1. Field of the Invention
The present invention relates to a field emission device, and more particularly, to a field emission device in which an electrostatic quadrupole lens structure is constructed between an emitter on a cathode and an anode, improving focusing effect.
2. Description of the Related Art
Generally, a field emission device (FED) can be applied to a planar display device or a light emitting device. An FED includes a gate electrode that applies an electric field to an emitter arranged on a cathode electrode, so that the emitter emits electrons. The electrons collide with a fluorescent material coated on an anode electrode, and thus light is emitted. An FED with a double gate structure further includes a focus electrode in addition to a gate electrode which is described above.
The brightness and color purity of the FED emitting light by using electron beams emitted from a cold cathode depends not only on the material and structure of the emitter, which is the source of electrons, but also on the FED's ability to accurately focus an emitted electron beam accurately on a fluorescent material pattern to emit light. That is, to realize a high resolution display device using an FED, techniques of focusing the electron beam on the target fluorescent material pattern and not adjacent fluorescent materials are required.
Moreover, when a high voltage is applied to the anode to obtain high brightness and durability, the distance between the emitter and the anode must be increased for electrical stability.

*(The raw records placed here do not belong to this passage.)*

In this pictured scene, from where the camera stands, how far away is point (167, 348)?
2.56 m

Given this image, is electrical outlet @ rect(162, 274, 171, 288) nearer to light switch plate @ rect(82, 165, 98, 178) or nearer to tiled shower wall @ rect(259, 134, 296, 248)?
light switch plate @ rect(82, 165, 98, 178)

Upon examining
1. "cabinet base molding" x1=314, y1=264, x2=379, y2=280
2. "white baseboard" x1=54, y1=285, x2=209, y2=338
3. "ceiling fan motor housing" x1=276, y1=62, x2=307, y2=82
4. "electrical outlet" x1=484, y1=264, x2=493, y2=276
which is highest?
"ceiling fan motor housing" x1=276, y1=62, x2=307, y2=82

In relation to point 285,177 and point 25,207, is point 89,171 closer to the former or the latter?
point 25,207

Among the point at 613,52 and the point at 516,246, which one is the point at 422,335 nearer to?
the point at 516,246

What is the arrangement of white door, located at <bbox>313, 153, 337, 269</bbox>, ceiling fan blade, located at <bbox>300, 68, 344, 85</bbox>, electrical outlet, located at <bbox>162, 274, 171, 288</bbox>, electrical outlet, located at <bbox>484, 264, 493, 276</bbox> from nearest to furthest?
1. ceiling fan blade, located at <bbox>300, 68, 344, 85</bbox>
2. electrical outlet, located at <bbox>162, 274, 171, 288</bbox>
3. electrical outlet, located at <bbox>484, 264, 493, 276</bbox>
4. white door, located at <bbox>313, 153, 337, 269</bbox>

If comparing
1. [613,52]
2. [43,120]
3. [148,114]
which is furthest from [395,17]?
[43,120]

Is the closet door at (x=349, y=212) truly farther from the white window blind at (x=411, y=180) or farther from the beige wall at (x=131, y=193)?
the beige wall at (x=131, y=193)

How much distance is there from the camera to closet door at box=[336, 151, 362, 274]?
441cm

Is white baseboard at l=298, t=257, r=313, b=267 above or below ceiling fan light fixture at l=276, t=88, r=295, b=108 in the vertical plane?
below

However, as the distance between the emitter and the anode increases, the electron beams are more likely to disperse. Thus, a structure that can transform an electron beam to correspond to the fluorescent material pattern and focus the beam accurately is required.
A conventional FED with a double gate structure includes an emitter emitting electrons on a cathode electrode; a gate electrode thereon which extracts electrons and has a first opening portion surrounding the emitter; and a focus electrode placed thereon which focuses the extracted electron beams and has a second opening portion having a common center with the first opening. The gate electrode is insulated from the cathode, and the focus electrode is insulated from the gate electrode.
When an electron beam emitted from one FED cannot radiate a pixel area sufficiently, a plurality of FEDs can be arranged to correspond to a pixel area.
When the focus voltage Vf is 0 V, electron beams having a circular shape reach a wide area, and as the voltage increases, the area of the electron beams decreases. However, when the focus voltage is about 50 V, a halo appears around the electron beam thus increasing the area of the electron beams.
Generally, in a display device using a FED, the fluorescent material pattern has a striped pattern with a longer vertical length than horizontal width. Since an electron beam reaching the anode has a circular shape according to the conventional double gate structure, the electron beam is likely to deviate from the width of the fluorescent material. Particularly, when two or more groups of emitters including emitters arranged in a vertical row are arranged horizontally with respect to one pixel area, the width of an electron beam increases.
Also, the optimal focusing effect is achieved at a focus voltage of −40 V. That is, to obtain sufficient focusing effect in a conventional double gate structure, the potential between a focus electrode and a gate electrode may be large, and thus an electrical breakdown may occur between the focus electrode and the gate electrode.